If we use the formula for double angles, \displaystyle \text{sin 2}x=\text{2sin }x\text{ cos }x, and move all the terms over to the left-hand side, the equation becomes

\displaystyle 2\sin x\cos x-\sqrt{2}\cos x=0.

Then, we see that we can take a factor cos x out of both terms,

\displaystyle \cos x\left( 2\sin x-\sqrt{2} \right)=0

and hence divide up the equation into two cases.
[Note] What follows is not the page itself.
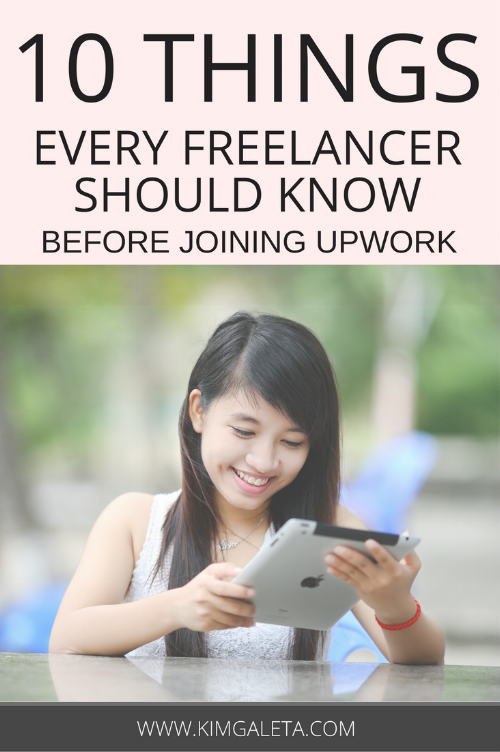 Are you a freelancer? Then you need these 10 Upwork tips. These Upwork tips will help you land your very first job on Upwork.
The equation is satisfied either if \displaystyle \text{cos }x=0\text{ } or if \displaystyle 2\sin x-\sqrt{2}=0.

\displaystyle \text{cos }x=0\text{ }: this equation has the general solution

\displaystyle x=\frac{\pi }{2}+n\pi ( \displaystyle n an arbitrary integer)

\displaystyle 2\sin x-\sqrt{2}=0: If we collect \displaystyle \text{sin }x on the left-hand side, we obtain the equation \displaystyle \text{sin }x\text{ }={1}/{\sqrt{2}}\;, which has the general solution

\displaystyle \left\{ \begin{array}{*{35}l} x=\frac{\pi }{4}+2n\pi \\ x=\frac{3\pi }{4}+2n\pi \\ \end{array} \right. ( \displaystyle n an arbitrary integer)

The complete solution of the equation is

\displaystyle \left\{ \begin{array}{*{35}l} x=\frac{\pi }{4}+2n\pi \\ x=\frac{\pi }{2}+n\pi \\ x=\frac{3\pi }{4}+2n\pi \\ \end{array} \right. ( \displaystyle n an arbitrary integer).